Source The best part about descriptive essays is that they can be about pretty much anything, from persons, to places, animals, or even events and much more.
Although it may be only in school that you are asked to write a specifically descriptive essay, description is an important element in many kinds of writing.
Description embedded in an argument paper, for example, may be intended to make a position more persuasive. However, in this TIP Sheet we will discuss the descriptive essay as it is commonly assigned by instructors as an exercise in organizing sensory information and choosing vivid details.
If you choose "showing" words, those that supply vivid sensory details appropriate to your subject and purpose, you will succeed in showing rather than telling. The following first example Tips for writing descriptive essays makes statements about what is lacking in the room, whereas the second example describes the sights, textures, smells, and sounds of the empty room: The empty room smelled stale and was devoid of furniture or floor covering; the single window lacked curtains or blinds of any kind.
The apartment smelled of old cooking odors, cabbage, and mildew; our sneakers squeaked sharply against the scuffed wood floors, which reflected a haze of dusty sunlight from the one cobwebbed, gritty window. Though the writer of the second example does not actually use the word "empty," she nevertheless suggests emptiness and disuse.
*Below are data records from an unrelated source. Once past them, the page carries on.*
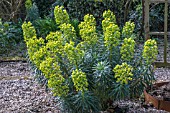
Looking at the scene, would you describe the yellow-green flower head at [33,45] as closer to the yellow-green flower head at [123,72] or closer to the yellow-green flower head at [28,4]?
the yellow-green flower head at [123,72]

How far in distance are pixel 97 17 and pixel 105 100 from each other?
13.7 ft

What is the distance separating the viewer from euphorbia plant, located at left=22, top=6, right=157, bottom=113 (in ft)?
10.9

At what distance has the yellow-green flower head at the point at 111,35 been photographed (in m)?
3.38

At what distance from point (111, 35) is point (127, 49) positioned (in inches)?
7.3

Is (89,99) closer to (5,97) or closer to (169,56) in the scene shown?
(5,97)

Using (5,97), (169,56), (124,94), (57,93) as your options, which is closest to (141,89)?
(124,94)

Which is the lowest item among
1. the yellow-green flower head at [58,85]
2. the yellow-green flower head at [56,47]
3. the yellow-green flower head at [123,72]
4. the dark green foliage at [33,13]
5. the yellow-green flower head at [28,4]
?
the yellow-green flower head at [58,85]

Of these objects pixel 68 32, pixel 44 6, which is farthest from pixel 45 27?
pixel 68 32

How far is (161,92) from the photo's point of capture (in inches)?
165

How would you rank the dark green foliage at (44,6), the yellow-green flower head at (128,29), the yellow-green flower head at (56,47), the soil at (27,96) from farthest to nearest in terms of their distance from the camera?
the dark green foliage at (44,6), the soil at (27,96), the yellow-green flower head at (128,29), the yellow-green flower head at (56,47)

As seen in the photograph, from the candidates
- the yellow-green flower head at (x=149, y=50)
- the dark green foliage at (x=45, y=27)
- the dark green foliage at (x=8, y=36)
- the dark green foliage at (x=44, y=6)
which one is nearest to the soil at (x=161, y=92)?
the yellow-green flower head at (x=149, y=50)

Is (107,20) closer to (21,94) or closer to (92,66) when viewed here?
(92,66)

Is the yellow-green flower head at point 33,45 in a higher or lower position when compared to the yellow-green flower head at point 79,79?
higher

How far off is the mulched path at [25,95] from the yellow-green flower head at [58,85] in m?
0.64
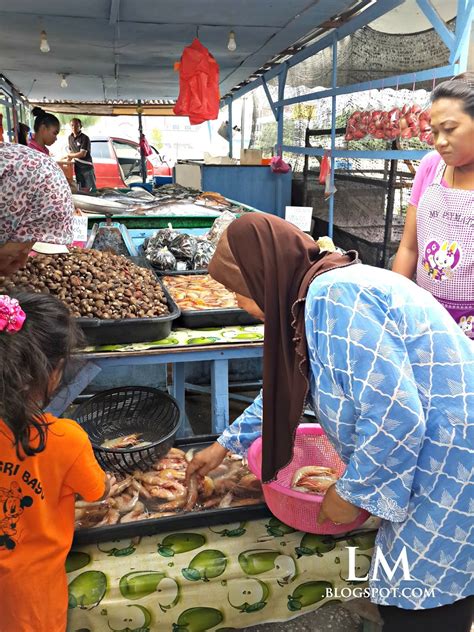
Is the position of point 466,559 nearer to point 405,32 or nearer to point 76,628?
point 76,628

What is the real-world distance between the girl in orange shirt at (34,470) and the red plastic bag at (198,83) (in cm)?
418

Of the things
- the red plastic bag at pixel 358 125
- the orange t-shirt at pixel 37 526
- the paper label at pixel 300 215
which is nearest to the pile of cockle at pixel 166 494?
the orange t-shirt at pixel 37 526

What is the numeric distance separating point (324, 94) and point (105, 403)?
5306 millimetres

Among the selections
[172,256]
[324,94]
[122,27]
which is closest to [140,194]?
[122,27]

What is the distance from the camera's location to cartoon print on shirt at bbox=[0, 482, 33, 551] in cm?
129

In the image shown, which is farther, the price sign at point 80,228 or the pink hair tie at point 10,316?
the price sign at point 80,228

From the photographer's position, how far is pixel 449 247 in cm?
202

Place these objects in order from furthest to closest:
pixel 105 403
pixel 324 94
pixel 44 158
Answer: pixel 324 94 < pixel 105 403 < pixel 44 158

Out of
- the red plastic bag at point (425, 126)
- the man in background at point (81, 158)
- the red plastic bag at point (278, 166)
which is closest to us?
the red plastic bag at point (425, 126)

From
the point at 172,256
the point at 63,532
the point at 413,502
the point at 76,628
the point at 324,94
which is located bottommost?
the point at 76,628

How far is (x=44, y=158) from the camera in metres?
1.80

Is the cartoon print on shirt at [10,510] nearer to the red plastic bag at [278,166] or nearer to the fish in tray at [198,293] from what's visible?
the fish in tray at [198,293]

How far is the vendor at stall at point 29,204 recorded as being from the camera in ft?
5.60

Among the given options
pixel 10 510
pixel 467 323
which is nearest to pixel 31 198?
pixel 10 510
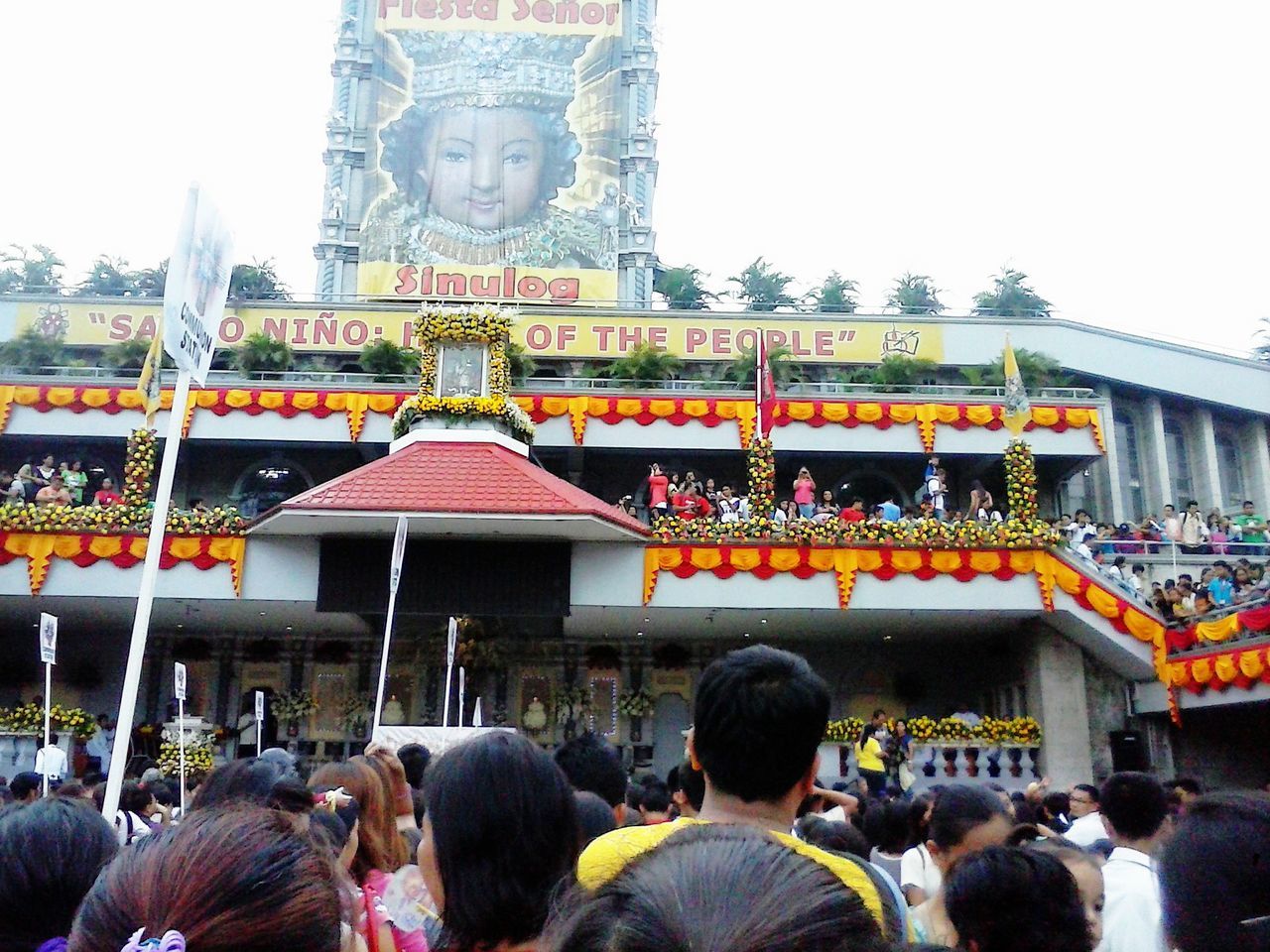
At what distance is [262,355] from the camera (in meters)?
28.3

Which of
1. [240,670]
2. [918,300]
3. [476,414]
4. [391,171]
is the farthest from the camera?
[391,171]

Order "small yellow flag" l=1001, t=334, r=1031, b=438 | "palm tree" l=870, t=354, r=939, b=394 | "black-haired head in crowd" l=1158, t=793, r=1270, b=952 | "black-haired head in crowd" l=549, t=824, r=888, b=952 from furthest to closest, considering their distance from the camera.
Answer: "palm tree" l=870, t=354, r=939, b=394 < "small yellow flag" l=1001, t=334, r=1031, b=438 < "black-haired head in crowd" l=1158, t=793, r=1270, b=952 < "black-haired head in crowd" l=549, t=824, r=888, b=952

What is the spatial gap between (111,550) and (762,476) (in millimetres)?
13702

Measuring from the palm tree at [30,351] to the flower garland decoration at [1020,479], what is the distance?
2355cm

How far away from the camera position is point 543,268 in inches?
1438

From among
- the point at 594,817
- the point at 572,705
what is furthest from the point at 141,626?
the point at 572,705

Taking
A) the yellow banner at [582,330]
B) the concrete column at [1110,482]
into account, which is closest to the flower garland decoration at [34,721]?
the yellow banner at [582,330]

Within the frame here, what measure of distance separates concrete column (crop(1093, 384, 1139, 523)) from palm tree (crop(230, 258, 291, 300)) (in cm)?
2334

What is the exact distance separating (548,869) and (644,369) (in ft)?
85.0

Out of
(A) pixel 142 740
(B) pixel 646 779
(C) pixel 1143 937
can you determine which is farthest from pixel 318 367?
(C) pixel 1143 937

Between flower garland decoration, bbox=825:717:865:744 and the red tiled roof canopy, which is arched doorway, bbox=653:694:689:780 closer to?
flower garland decoration, bbox=825:717:865:744

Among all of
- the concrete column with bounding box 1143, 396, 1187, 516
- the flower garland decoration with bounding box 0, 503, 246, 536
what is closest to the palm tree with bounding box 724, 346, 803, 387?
the concrete column with bounding box 1143, 396, 1187, 516

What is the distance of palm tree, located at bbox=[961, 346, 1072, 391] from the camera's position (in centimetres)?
2873

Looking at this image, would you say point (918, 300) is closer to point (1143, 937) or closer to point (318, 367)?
point (318, 367)
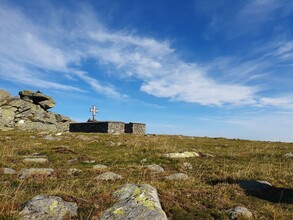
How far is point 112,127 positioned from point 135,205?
3324cm

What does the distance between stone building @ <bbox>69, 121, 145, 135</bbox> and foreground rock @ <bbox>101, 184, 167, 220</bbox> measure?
1248 inches

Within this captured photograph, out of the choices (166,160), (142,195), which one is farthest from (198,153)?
(142,195)

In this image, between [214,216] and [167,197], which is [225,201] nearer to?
[214,216]

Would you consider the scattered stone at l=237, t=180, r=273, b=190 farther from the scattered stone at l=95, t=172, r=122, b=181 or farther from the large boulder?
the large boulder

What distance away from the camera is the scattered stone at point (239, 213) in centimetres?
707

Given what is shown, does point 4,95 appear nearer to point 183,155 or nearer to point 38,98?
point 38,98

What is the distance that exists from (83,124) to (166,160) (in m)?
30.8

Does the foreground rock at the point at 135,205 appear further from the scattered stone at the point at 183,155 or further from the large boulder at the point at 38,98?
the large boulder at the point at 38,98

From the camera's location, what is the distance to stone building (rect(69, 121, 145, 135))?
39.1 meters

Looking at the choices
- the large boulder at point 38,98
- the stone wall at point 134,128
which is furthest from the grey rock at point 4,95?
the stone wall at point 134,128

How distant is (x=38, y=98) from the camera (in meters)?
52.0

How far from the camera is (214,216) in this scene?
7.20 m

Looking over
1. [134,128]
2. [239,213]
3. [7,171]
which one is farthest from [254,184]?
[134,128]

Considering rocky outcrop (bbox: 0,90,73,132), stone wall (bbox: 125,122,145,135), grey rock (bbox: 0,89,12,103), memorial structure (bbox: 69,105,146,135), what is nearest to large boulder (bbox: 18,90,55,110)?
rocky outcrop (bbox: 0,90,73,132)
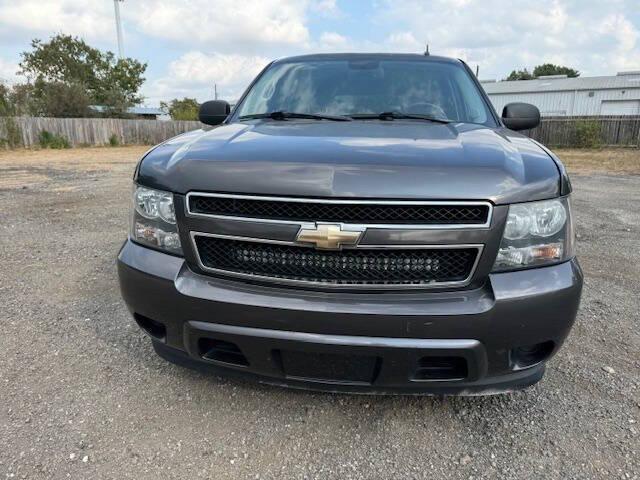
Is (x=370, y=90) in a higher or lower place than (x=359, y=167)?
higher

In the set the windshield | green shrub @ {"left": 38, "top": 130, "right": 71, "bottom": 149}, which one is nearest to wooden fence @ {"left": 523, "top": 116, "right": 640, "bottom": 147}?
the windshield

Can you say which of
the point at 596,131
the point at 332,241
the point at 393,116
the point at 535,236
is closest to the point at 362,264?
the point at 332,241

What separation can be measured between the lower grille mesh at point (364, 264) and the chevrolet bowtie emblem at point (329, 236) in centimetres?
6

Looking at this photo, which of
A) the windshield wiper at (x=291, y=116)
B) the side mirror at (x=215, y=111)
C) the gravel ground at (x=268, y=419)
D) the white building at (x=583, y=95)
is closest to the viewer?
the gravel ground at (x=268, y=419)

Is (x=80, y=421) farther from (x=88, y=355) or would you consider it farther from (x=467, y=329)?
(x=467, y=329)

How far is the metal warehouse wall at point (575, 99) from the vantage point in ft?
123

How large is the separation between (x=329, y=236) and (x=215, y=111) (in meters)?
2.21

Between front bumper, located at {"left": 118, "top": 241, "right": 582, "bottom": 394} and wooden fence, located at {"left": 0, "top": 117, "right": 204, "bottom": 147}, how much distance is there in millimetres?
22054

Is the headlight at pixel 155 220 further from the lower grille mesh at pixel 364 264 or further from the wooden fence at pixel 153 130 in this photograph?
the wooden fence at pixel 153 130

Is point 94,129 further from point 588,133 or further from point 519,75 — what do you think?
point 519,75

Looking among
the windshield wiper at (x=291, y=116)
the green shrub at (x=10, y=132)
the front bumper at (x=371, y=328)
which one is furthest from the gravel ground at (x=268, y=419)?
the green shrub at (x=10, y=132)

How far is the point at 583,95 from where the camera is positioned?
38469 millimetres

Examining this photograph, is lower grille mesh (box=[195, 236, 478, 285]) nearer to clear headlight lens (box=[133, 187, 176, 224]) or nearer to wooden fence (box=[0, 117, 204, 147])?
clear headlight lens (box=[133, 187, 176, 224])

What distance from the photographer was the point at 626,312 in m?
3.29
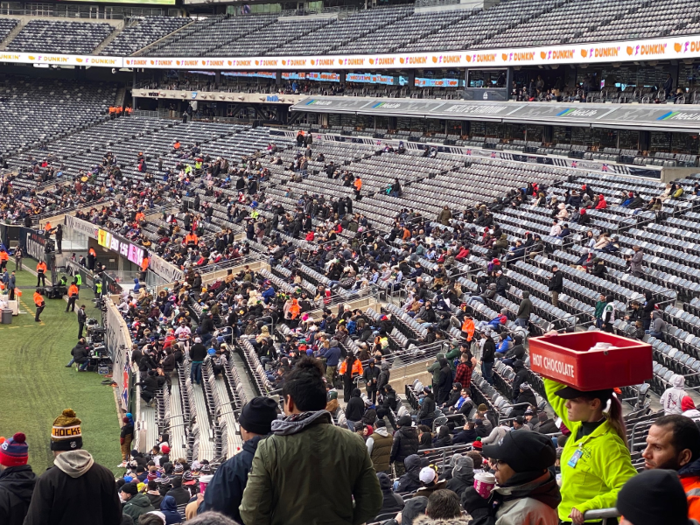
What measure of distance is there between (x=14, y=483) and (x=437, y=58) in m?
38.4

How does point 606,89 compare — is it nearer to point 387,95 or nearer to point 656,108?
point 656,108

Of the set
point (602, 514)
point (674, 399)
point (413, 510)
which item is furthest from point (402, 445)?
point (602, 514)

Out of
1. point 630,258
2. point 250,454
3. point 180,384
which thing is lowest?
point 180,384

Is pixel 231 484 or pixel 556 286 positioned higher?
pixel 231 484

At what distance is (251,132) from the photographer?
5025 cm

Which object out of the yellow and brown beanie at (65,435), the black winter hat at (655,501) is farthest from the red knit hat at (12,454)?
the black winter hat at (655,501)

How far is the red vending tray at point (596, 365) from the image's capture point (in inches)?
185

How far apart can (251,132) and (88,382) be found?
28106mm

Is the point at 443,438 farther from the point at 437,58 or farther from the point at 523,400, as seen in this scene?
the point at 437,58

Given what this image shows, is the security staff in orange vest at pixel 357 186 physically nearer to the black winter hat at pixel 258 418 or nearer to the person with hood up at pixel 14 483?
the person with hood up at pixel 14 483

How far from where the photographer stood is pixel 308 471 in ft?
14.7

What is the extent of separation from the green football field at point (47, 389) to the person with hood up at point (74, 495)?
12355mm

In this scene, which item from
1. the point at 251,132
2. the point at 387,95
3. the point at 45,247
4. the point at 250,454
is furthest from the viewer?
the point at 251,132

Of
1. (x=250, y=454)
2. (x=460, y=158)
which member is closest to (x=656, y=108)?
(x=460, y=158)
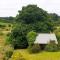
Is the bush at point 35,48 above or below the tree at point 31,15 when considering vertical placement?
below

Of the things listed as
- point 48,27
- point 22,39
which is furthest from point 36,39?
point 48,27

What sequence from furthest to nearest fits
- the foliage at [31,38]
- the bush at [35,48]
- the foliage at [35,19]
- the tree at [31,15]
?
the tree at [31,15], the foliage at [35,19], the foliage at [31,38], the bush at [35,48]

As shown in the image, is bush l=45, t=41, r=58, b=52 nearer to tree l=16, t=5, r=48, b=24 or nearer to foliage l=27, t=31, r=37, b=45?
foliage l=27, t=31, r=37, b=45

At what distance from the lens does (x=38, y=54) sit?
22.8 m

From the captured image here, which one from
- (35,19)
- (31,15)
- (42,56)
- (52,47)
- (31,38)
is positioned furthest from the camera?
(31,15)

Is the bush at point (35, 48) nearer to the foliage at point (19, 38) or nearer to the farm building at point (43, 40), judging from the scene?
the farm building at point (43, 40)

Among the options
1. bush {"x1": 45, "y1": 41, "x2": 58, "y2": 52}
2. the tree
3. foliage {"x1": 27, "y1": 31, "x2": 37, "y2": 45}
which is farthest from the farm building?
the tree

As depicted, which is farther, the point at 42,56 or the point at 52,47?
the point at 52,47

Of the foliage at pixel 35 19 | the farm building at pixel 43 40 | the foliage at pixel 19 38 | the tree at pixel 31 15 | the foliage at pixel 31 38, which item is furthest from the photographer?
the tree at pixel 31 15

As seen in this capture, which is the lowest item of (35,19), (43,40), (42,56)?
(42,56)

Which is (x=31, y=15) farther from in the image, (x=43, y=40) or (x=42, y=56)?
(x=42, y=56)

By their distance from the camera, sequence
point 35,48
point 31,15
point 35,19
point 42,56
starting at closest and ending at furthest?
point 42,56 → point 35,48 → point 35,19 → point 31,15

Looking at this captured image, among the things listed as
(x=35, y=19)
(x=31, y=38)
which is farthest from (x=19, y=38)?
(x=35, y=19)

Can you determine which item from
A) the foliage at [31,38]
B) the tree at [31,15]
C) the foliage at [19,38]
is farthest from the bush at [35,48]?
the tree at [31,15]
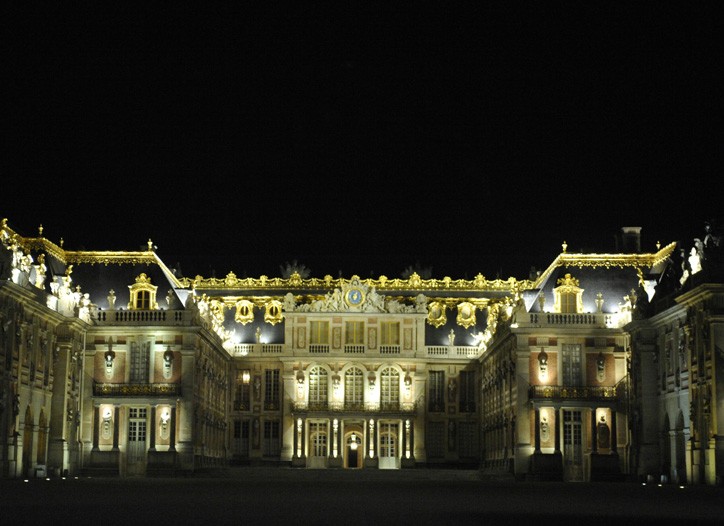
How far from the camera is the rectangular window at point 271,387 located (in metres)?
75.6

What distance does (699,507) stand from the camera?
2716 cm

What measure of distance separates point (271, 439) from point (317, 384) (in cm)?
474

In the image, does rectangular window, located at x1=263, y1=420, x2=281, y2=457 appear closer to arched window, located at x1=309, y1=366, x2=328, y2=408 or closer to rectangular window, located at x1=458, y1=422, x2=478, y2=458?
arched window, located at x1=309, y1=366, x2=328, y2=408

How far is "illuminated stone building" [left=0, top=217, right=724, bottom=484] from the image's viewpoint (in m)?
51.8

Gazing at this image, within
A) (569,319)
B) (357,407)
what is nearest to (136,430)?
(357,407)

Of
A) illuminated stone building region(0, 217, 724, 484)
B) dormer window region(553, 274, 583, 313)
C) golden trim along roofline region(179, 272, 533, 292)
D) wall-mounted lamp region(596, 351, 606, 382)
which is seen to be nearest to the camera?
illuminated stone building region(0, 217, 724, 484)

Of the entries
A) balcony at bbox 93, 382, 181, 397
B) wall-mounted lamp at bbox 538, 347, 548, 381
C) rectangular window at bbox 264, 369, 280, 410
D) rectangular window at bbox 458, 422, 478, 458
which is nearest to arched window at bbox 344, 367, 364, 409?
rectangular window at bbox 264, 369, 280, 410

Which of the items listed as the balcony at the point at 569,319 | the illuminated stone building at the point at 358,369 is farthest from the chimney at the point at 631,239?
the balcony at the point at 569,319

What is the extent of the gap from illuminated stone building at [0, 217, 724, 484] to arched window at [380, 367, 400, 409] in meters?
0.09

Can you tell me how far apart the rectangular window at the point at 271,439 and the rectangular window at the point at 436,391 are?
10.4 meters

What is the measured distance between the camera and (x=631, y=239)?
6806 centimetres

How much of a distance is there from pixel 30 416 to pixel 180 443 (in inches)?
379

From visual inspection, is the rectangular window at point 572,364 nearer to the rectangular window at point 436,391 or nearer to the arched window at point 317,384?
the rectangular window at point 436,391

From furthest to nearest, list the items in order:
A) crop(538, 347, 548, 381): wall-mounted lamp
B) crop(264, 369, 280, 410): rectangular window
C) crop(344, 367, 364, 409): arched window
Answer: crop(264, 369, 280, 410): rectangular window < crop(344, 367, 364, 409): arched window < crop(538, 347, 548, 381): wall-mounted lamp
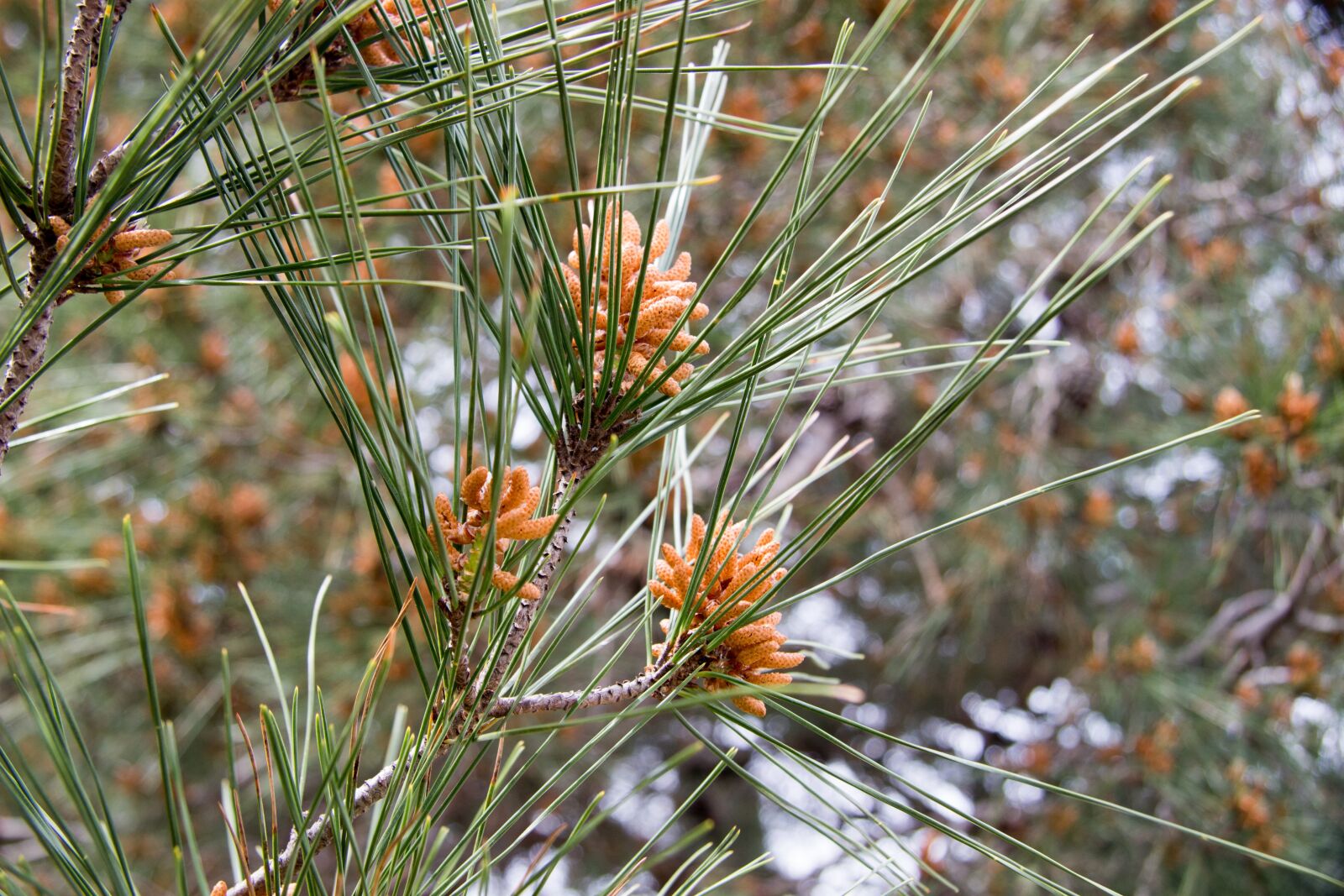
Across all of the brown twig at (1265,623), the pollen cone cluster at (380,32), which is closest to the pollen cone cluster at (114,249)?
the pollen cone cluster at (380,32)

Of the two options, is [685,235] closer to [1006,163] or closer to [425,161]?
[425,161]

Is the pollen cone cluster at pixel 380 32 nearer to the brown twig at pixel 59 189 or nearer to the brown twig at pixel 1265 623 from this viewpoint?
the brown twig at pixel 59 189

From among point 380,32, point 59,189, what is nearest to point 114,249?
point 59,189

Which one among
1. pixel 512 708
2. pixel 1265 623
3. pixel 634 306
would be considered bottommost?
pixel 1265 623

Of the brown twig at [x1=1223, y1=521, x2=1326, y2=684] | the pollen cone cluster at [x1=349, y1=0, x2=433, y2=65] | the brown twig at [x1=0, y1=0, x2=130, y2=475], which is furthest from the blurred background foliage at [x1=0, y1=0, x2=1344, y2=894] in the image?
the brown twig at [x1=0, y1=0, x2=130, y2=475]

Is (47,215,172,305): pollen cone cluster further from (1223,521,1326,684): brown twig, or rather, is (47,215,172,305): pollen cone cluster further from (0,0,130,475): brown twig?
(1223,521,1326,684): brown twig

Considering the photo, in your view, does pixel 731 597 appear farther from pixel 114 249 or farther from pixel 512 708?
pixel 114 249

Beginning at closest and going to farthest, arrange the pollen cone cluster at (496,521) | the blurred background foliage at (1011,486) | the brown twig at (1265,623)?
the pollen cone cluster at (496,521) < the brown twig at (1265,623) < the blurred background foliage at (1011,486)
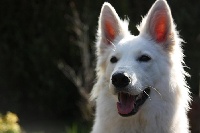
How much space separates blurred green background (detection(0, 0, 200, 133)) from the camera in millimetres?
11000

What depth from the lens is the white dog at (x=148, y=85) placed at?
5.36 meters

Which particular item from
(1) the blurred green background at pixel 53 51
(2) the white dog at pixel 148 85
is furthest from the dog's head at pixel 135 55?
(1) the blurred green background at pixel 53 51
The suggestion of emptiness in the second example is more vivid than the statement of emptiness in the first. The sharp odor of fresh paint cut through the smell of newsprint. Four stacked cartons of inkjet printer paper sat squarely in the middle of a concrete floor, illuminated by a shaft of morning light from a sparkling chrome-framed window on the opposite wall.
Do not mistake explanation for description. The tenants had moved out a week earlier because the house was being sold to a developer.
No one had bothered to dust or clean because they assumed the apartment was going to be knocked down and replaced with single-family homes like those built just a block away. When description devolves into explanation telling rather than showingit becomes boring.
Observing details Once you are ready to abandon the attempt to explain or to tell about, evaluate your subject in terms of visual, auditory, and other sensory details.
Think in concrete terms. The more you are interested in and connected to the subject, the easier it will be to interest your reader, so if you describe a person, choose a person whose characteristics stand out to you. If you describe a place or a thing, choose one that is meaningful to you.
You are painting a picture that must be as clear and real as possible, so observe carefully and, preferably, in person.
Note what sets this subject apart from others like it. If the subject is a person, include physical characteristics and mannerisms.
Describe abstractions such as personality traits only insofar as you can observe them. Similarly, if the subject of your description is an object or a place, you may include not only its physical appearance but also its geographic, historical, or emotional relevance-as long as you show or suggest it using sensory details, and avoid explaining.
Is there an important overall impression you wish to convey? A central theme or general point? This is your thesis; organize your essay around it. Or, you might describe your car as an immaculate, beautiful, pampered woman on whom you lavish attention and money.
To achieve this impression, you should not necessarily include all details; use only those that suit your purpose. Avoid telling a story unless it is of central importance to the description or an understanding of it.
Keep background information to an absolute minimum or avoid it altogether.
Use whatever progression seems logical—left to right, inside to outside, top to bottom-and stick to it. A quote from your subject or a brief anecdote about him or her may provide an interesting introduction or conclusion ; dialogue can be a great way to add interest to a descriptive essay.
In your introduction, you might be permitted to make general, abstract statements tell about your subject or supply background information, as long as you demonstrate these points concretely later in the body of your essay. Use vivid nouns, verbs, and adjectives, and appropriate metaphors, similes, comparisons, and contrasts.
Like the introduction, the conclusion is another place you can get away with reflecting about your subject: Why did you write this description? What is its significance to you?Three Tips in Descriptive Essay Writing. Writing a descriptive essay has obvious ways of composing the article.
Actually, it is one of the easiest types of essays.
Feb 04, · The best part about descriptive essays is that they can be about pretty much anything, from persons, to places, animals, or even events and much more. What makes a good descriptive essay is not so much about what you write (even though Reviews: 8. Descriptive essay is a writing in which the author employs the technique of details to create an evocative picture in the reader’s mind.
The author can write to describe a person, process, event, a memory or an object. Three Tips in Descriptive Essay Writing. Writing a descriptive essay has obvious ways of composing the article.
Actually, it is one of the easiest types of essays. Feb 04, · Although they tend to be all about your own experiences, writing a descriptive essay can be challenging. Have no fear, here are some tips to set you on the right track to a good descriptive initiativeblog.coms: 8.
Writers use the descriptive essay to create a vivid picture of a person, place, or thing. Unlike a narrative essay, which reveals meaning through a personal story, the purpose of a descriptive essay is to reveal the meaning of a subject through detailed, sensory observation.